As strange as it sounds, my memories of that night are wistful ones. After the drubbing and a good cry, we were given peanut butter and jelly sandwiches and, in response to our questions if they hated us now, my aunt and uncle informed us that the punishment was over, so the whole thing was over and we would move on. It sounds so simple, doesn't it? So utterly common sense. Back home, things were never over with. My brother would stop trying to tell me ugly truths about our parents and leave me to my bliss by the age of twelve. It didn't mean the truth wasn't there; I just refused to see the signs for what they were.
Hindsight is not a bitch. I have seen such women, and they aren't that patient. Hindsight is cancer. It hides under the surface, next to emotional wounds, and though you can survive it, there are always holes afterward.
I know now that, while my father's family comes from old money, my aunt had a decidedly harsher time of it growing up. I know a lot of things now...about Apartheid, for example. I know more than I'd like to about a lot of things. It seems like this knowledge should excuse her and impart a certain amount of white guilt, but it just leaves me feeling empty and impotent. It was what it was.

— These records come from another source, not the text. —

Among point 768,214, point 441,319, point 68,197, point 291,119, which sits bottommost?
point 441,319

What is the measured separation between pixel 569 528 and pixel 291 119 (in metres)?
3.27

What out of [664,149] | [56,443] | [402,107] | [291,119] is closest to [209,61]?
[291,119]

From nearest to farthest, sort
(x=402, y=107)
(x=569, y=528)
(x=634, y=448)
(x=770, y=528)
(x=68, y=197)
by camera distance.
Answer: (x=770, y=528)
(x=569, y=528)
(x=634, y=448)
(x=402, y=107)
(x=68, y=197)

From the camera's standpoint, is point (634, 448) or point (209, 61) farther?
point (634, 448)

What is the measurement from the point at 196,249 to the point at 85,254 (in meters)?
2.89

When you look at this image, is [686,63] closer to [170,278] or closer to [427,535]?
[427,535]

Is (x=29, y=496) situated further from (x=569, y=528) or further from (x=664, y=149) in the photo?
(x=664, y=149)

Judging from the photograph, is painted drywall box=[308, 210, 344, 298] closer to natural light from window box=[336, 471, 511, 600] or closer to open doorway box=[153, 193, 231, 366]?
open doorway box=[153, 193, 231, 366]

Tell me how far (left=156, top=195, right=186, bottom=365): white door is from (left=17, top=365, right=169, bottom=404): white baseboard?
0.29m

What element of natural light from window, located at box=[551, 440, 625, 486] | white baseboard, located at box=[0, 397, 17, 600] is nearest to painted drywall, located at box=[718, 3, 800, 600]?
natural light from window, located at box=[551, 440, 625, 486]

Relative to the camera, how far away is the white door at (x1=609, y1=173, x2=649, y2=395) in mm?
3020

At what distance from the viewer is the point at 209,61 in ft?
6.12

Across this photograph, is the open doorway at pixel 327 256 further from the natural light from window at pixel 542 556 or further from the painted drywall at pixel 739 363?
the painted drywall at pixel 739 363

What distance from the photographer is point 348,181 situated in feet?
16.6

And I was eight years old. Being eight, the farmhands equally scared and fascinated me. They didn't seem anything like Alex or Marco, my first neighborhood friends, whose "nappy" hair I had secretly wanted, or like Brian, the boy in my class who didn't seem nearly so different as the one in the wheelchair. You can't beat a wheelchair, statistical fact. These people were different. They were adults, spare in their English if they had any, and were always bundled up. Being the southern hemisphere, it was winter there, but South Africa's winter was about as cold as my early summer. My Tee and shorts probably seemed more odd to them than their preponderance of coats and gloves did me that day when I tagged along with my aunt and about ten of them to check on the sheep. It started off well. I was in the back of a massive pickup with my favorite of the work dogs. Most of them had nearly no fur, making up for it with their teeth. She was a girl of another sort: black, white, and gorgeous. I adored her, and when the pickup started for the tenth time, I noticed she was close to the edge, so I moved to save her from falling off. Instead, I took the tumble. The truck revved forward suddenly, picking up speed, and then it lurched over a large rock in the dirt road. I went flying and landed, head first.
It's hard to be afraid of men who rush to your side to check you for signs of a concussion and, well, a pulse. My aunt told me I had been stupid, but her heart wasn't in it, and there was candy, so I didn't really think on it again.

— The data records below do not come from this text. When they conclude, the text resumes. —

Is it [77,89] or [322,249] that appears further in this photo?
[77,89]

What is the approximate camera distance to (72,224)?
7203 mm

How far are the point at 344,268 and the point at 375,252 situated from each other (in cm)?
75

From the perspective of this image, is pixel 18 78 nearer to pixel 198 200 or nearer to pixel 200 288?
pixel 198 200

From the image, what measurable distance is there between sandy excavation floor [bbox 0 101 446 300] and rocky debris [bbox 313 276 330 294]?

Until now, anyway. I could go on with stories of that short summer. They're all sitting in the back of my head, many horrifying but many beautiful, too.
That's the complicated contradiction. I lived there in a farmhouse with a tin roof and a well you had to pump by hand, but it also had satellite phones that laughed at the mere idea of roaming. There was a lot of segregation in the country, still, but the one time I met armed poachers face to face, one of them was white. My aunt rescued animals, from dogs to dassie rats to lambs, but the farm's slaughter shed lay just on the other side of the paddock.
That, I learned at the age of eight, was life. It's painful, funny, and nothing you want to hear, but it still needs saying.